From the time the Responsible Fatherhood campaign began three years ago, the PSAs have featured different segments of the population each year. Created pro bono by Campbell Ewald (CE), this year’s campaign focuses on military and Hispanic fathers.

“The President has said there is no more important job he or any other man can have than being a father,” said Joshua DuBois, special assistant to the President and Executive Director of the White House Office of Faith-based and Neighborhood Partnerships.

According to the National Responsible Fatherhood Clearinghouse (NRFC), children who live without their biological fathers are on average at least two to three times more likely to experience educational, health, emotional and behavioral problems, to be victims of child abuse and to engage in criminal behavior than their peers who live with their married, biological (or adoptive) parents.

Whether they live together or just see each other occasionally, research shows that kids benefit greatly when their fathers are actively involved in their lives. Spending time together can energize the relationship and create a stronger bond between a father and child.

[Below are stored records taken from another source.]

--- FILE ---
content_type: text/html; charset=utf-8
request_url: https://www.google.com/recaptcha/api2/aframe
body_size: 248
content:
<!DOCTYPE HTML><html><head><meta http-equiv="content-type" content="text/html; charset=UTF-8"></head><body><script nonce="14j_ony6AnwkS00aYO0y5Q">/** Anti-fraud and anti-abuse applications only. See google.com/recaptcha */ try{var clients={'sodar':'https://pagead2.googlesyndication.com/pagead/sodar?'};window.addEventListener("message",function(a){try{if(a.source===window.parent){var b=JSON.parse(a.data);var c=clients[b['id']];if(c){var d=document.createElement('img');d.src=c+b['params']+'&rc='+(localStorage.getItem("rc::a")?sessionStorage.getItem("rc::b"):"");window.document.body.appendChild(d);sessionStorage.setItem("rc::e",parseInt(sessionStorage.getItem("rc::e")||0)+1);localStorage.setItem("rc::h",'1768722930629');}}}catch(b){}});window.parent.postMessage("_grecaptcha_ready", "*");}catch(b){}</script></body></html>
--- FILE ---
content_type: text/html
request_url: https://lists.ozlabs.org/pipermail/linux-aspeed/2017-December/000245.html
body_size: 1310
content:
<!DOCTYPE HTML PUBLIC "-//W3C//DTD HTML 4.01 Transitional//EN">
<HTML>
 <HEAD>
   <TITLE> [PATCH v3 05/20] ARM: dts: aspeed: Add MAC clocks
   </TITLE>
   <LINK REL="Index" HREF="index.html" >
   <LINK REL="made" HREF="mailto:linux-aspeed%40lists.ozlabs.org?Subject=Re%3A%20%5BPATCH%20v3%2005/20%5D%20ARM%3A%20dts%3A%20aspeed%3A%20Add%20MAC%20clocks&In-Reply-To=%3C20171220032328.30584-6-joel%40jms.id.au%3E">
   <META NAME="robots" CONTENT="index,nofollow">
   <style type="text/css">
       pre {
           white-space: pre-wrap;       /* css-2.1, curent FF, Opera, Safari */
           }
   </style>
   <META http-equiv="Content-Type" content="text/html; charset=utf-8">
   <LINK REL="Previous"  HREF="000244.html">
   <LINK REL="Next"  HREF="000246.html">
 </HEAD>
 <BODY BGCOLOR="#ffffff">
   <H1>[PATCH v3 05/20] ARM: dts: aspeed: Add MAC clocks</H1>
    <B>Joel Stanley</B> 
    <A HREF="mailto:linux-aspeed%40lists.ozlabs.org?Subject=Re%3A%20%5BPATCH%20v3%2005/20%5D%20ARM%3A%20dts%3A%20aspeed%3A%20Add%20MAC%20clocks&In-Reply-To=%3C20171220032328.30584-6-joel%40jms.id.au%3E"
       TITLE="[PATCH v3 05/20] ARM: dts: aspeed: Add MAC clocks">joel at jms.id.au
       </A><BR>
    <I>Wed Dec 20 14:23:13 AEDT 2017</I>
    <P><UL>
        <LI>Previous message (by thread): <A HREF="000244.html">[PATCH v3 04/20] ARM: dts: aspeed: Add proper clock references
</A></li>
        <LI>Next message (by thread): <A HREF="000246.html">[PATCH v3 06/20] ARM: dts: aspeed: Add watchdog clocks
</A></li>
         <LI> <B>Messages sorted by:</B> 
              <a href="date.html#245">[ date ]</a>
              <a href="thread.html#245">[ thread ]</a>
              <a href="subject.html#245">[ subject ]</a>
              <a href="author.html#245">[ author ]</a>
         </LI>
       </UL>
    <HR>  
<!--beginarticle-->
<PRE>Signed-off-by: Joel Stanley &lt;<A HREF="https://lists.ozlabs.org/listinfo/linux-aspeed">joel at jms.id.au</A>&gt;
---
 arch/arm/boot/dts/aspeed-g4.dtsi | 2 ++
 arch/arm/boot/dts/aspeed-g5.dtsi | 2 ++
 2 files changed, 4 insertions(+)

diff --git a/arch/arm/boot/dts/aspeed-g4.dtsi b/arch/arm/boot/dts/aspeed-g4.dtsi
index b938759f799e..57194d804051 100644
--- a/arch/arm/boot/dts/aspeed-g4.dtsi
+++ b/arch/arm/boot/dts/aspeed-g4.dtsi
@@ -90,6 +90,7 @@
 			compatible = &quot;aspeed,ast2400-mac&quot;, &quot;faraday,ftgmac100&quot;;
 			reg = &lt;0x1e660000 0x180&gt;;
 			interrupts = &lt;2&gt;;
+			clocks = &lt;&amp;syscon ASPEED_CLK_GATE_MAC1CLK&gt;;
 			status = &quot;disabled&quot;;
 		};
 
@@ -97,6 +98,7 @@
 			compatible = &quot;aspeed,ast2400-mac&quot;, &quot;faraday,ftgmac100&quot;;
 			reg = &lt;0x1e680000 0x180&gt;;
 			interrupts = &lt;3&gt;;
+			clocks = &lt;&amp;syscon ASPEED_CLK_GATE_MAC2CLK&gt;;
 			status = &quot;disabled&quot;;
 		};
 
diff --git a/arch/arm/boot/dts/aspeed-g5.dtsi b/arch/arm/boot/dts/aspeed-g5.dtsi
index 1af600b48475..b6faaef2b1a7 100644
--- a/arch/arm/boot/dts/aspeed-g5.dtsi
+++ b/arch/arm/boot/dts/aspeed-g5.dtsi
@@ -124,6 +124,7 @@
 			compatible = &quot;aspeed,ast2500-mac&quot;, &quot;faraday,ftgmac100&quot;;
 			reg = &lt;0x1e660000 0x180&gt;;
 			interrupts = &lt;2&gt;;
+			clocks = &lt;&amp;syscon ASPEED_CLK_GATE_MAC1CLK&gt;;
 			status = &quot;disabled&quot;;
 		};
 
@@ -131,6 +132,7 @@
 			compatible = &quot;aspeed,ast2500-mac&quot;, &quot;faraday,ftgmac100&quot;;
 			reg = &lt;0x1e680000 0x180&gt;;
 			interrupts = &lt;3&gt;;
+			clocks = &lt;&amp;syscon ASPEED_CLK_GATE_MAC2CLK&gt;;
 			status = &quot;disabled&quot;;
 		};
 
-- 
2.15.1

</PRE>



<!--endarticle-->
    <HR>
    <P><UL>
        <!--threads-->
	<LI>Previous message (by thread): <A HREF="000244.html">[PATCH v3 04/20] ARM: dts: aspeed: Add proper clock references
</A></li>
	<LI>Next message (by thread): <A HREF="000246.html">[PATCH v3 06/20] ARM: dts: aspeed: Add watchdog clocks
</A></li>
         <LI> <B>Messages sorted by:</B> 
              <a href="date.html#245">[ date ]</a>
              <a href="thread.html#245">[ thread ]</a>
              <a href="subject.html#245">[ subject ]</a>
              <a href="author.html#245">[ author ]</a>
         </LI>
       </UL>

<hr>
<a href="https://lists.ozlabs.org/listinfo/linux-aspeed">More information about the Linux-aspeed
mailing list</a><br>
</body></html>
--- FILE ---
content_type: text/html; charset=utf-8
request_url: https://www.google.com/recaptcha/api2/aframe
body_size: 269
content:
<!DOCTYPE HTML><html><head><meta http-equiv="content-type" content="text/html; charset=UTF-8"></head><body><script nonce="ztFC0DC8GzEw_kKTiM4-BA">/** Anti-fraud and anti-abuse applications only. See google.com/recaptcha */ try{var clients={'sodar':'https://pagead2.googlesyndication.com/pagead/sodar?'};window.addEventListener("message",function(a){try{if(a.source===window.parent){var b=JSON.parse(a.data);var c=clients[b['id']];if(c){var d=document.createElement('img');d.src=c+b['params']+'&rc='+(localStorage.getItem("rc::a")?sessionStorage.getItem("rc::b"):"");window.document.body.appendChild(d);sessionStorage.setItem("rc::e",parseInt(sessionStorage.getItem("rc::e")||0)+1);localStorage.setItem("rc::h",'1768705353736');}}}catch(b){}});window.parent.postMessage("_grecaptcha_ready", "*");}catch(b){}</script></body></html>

All the PSAs direct fathers to visit or call (877) 4DAD411 for programs, resources and a series of “Take Time Tips.” Here are a few:

• Create small moments that bring big rewards—Go for a walk, read a story, cook dinner, play a video game or board game, color a picture or do a crossword puzzle with your child.

• Be a digital dad—Send your child a text message for no reason at all, other than to say, “I love you” or “Great job on the test.”

• Come and get it—Eat meals with your children. Breakfast, lunch and dinner create an opportunity to give your child your full attention. Share news about your lives, have discussions and make plans for your family.